Step 3: Diagonally Fold the Paper
Do the same thing again, but this time on the diagonal. Fold the paper in half, open it back up, and fold it along the other diagonal. Open it back up, and you should see eight triangles.
Step 4: Fold Two Sections Inwards
Hold one corner section of the paper and fold inwards along the creaseline that you made in step 3. Repeat with the opposite corner section, ending up with a square with two folded pouches inside. It should look like this from the underside:
Step 5: Create Diagonal Folds
With the open part of the bird base facing toward you, fold each side up from the bottom so the flat outside edge meets with the center crease. Turn the paper over and repeat the step on the other side. You should end up with this:
Step 6: Fold the Top Down, Open Up the Sides, and Fold Them Down
Fold over the top section of the kite-shaped piece of paper. Then, open out the folded paper and fold down the sides so it looks like this:
Here’s how it looks in action:
Turn the paper over and repeat this step on the other side.
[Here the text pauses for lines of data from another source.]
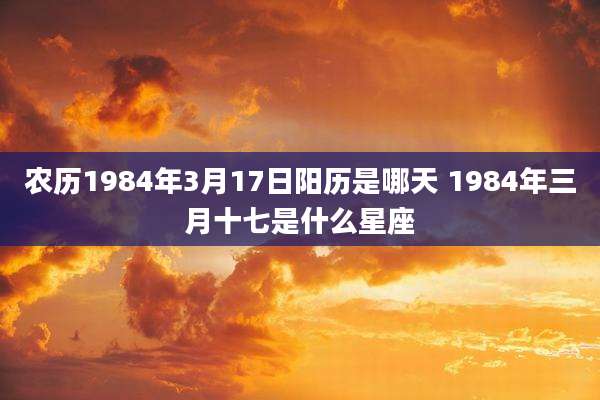 农历1984年3月17日阳历是哪天 1984年三月十七是什么星座
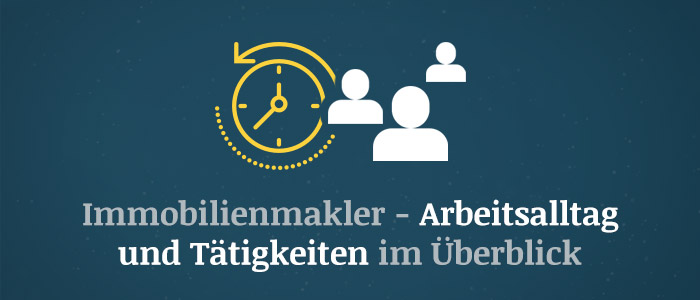 Immobilienmakler – Arbeitsalltag und Tätigkeiten im Überblick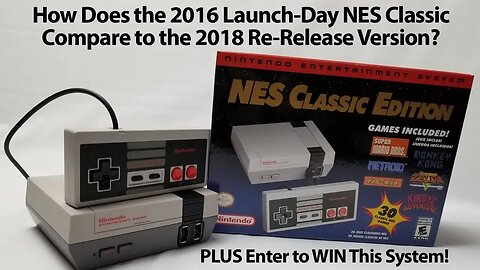 Should Collectors Beware? Is the Launch Edition NES Classic Different from the 2018 Re-Release?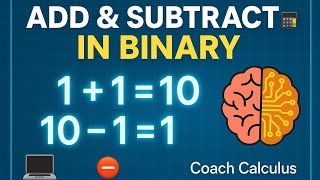 Binary Addition & Subtraction Made Simple! | Base 2 for Beginners 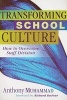 Transforming School Culture - How to Overcome Staff Division (Paperback) - Anthony Muhammad Photo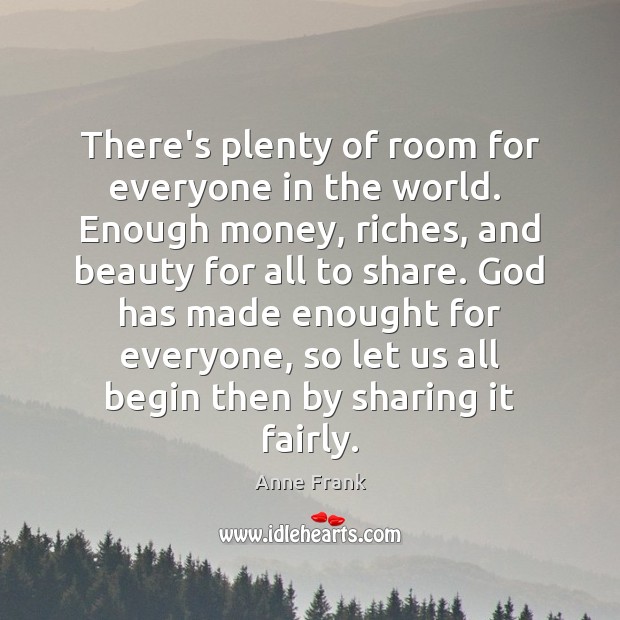 There’s plenty of room for everyone in the world.  Enough money, riches, Anne Frank Picture Quote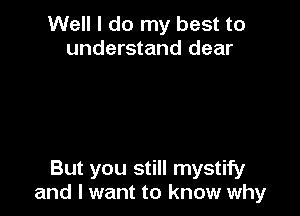 Well I do my best to
understand dear

But you still mystify
and I want to know why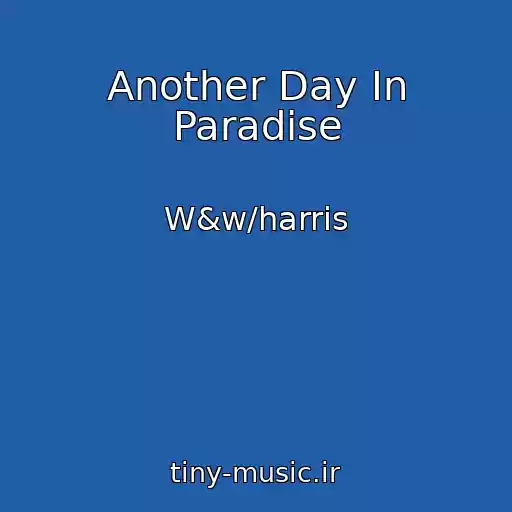 کاور آهنگ Another Day In Paradise از W&w/harris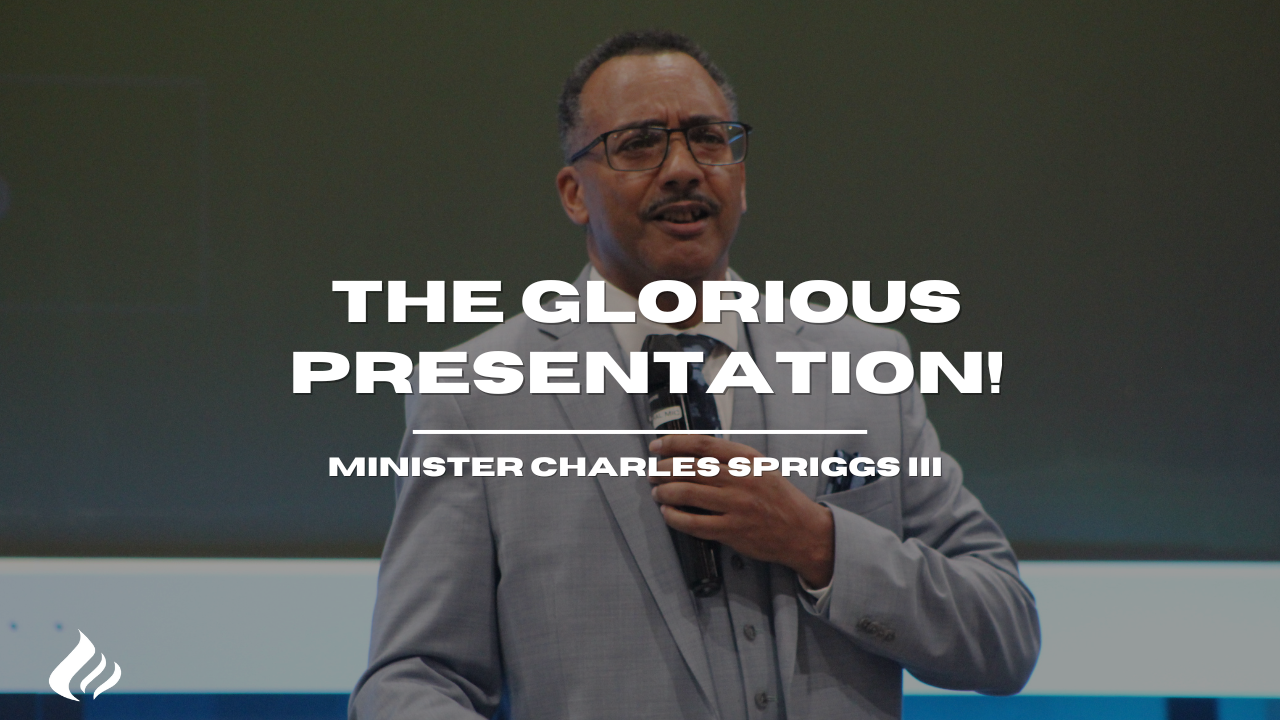 The Glorious Presentation | Minister Charles Spriggs III - 2025/06/04 episode artwork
Step 7: Fold the Outside Corners Inward
Fold the outer corners in so they meet at the middle crease. Repeat this on both sides. You should end up with this:
Step 8: Fold the Legs and Head/Neck
The two thinner parts comprise the legs and head/neck of the crane. Take one of the legs and fold it upward, diagonally, as in the picture above. Repeat on the other side. Unfold where you have just folded and crease each side back up and in on itself, so you end up with this:
Leave one end (the tail) as it is, and fold the other end down a little bit so it resembles a bird’s head.
Step 9: Pull Out the Wings and Finish the Crane
Gently pull out the larger flaps at either side to form the crane’s wings. Don’t pull too hard here.
Start Your One Thousand Origami Cranes Today
Origami can be meditative, relaxing, and a source of creative expression, but it’s also an art form with deep symbolism and cultural meaning. Whether or not you have Japanese cultural heritage, learning how to fold origami cranes can be a way to inspire peace and good fortune for yourself and others. Origami cranes also make great gifts, especially to sick friends or family members, and you can tell the recipient about their significance.
Once you’ve folded your first few, you might even be inspired to fold 1,000 origami paper cranes and string them together for display. Just remember that tradition has it that the folder must complete the project within a year. Better get folding!